Crime and its linkages to the economy, is so patently obvious, until it pains me to have to write the bold and obvious in this article.

It would be refreshing for folks to face up to the fact that allot of issues, especially in regards to providing a safe, regulated and transparent economy, is out of their hands, or, above their heads and spheres of interest. It would be better to say it and then attempt to boldly bring people, your people, into a discussion on how to move forward with providing equity for all in the market. And you have to do something about it or it will get worse. Yes we can have punishment, but the murder of an innocent is a murder of an innocent. No amount of punishment can bring them back. If the people who are predisposed to crime in general can't eat, or, live to their fullest potential in an orderly society, "their" society, they will be forced to live to their potential outside of that orderly society.
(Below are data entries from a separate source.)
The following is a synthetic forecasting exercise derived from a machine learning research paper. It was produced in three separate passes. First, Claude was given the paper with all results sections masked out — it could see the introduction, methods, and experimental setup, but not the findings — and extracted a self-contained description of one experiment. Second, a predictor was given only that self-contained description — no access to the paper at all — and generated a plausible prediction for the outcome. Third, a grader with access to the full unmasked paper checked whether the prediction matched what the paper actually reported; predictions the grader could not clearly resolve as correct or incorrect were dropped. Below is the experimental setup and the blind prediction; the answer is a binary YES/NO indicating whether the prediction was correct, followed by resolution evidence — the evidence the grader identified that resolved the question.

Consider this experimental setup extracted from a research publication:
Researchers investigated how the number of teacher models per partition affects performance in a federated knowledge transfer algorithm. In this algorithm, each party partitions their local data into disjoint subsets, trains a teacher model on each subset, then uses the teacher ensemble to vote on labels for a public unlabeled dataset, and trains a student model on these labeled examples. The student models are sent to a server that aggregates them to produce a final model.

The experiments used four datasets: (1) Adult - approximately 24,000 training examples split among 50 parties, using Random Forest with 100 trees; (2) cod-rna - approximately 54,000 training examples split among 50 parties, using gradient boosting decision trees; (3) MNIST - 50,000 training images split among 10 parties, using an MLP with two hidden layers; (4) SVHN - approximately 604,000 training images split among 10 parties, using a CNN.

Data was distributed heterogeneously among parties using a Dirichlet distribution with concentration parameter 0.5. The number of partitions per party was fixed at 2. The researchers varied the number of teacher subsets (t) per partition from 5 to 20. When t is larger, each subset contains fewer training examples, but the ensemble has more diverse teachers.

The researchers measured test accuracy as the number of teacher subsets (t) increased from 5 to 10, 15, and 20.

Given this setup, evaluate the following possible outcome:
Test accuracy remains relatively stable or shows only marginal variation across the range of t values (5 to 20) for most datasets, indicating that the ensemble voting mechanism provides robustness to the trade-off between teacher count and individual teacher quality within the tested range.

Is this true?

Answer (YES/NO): NO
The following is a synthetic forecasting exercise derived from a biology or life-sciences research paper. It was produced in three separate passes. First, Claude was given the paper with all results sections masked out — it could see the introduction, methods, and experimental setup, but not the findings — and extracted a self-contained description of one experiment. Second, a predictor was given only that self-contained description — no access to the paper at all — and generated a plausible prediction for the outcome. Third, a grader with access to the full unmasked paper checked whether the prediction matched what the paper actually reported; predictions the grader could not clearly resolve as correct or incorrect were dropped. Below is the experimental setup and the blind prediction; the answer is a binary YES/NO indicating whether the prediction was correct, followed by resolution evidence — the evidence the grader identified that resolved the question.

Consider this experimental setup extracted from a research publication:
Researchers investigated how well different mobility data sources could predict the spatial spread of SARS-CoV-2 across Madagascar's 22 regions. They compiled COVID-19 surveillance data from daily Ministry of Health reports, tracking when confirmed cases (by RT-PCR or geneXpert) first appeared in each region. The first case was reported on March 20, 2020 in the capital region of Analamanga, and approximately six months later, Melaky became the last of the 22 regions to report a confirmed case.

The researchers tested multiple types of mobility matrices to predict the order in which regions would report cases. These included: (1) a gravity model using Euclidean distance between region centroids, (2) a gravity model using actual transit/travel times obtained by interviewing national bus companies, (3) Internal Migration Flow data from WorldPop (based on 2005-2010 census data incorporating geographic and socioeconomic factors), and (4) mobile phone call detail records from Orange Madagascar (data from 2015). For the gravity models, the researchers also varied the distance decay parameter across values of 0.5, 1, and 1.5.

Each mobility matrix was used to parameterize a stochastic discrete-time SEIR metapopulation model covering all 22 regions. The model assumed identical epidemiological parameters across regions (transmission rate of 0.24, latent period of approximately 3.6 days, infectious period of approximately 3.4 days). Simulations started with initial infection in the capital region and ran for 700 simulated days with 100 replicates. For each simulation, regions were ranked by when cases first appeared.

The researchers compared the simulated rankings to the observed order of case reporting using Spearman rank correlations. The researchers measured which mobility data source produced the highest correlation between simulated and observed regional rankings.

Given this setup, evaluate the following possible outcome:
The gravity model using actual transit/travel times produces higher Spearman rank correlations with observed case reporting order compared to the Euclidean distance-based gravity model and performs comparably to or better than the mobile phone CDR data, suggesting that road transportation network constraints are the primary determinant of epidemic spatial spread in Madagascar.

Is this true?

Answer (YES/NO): NO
Point blank! Their is no fuzzy debate or wedge issue to bring up in regards to it. If you don't include, you exclude. Just so happens that the exclusion, is fatal--in many regards.

What can Caribbean countries do to sure up their economies? I don't have a ready made, cookie cutter response to that. If I did, I would have been making a mint as an economic and social adviser to many a leader in the world. It takes allot of work and thoughtfulness, however. Also however, the answer, is not found in a text book from Harvard and it is not found, in the mandate of the IMF and World Bank--the biggest think tanks in the world. It is found, rather, in the heart of a leader and with his love for his country, to put frameworks around the levels of economic activity within his or her country, to harness that, so people can feel included in their economic process.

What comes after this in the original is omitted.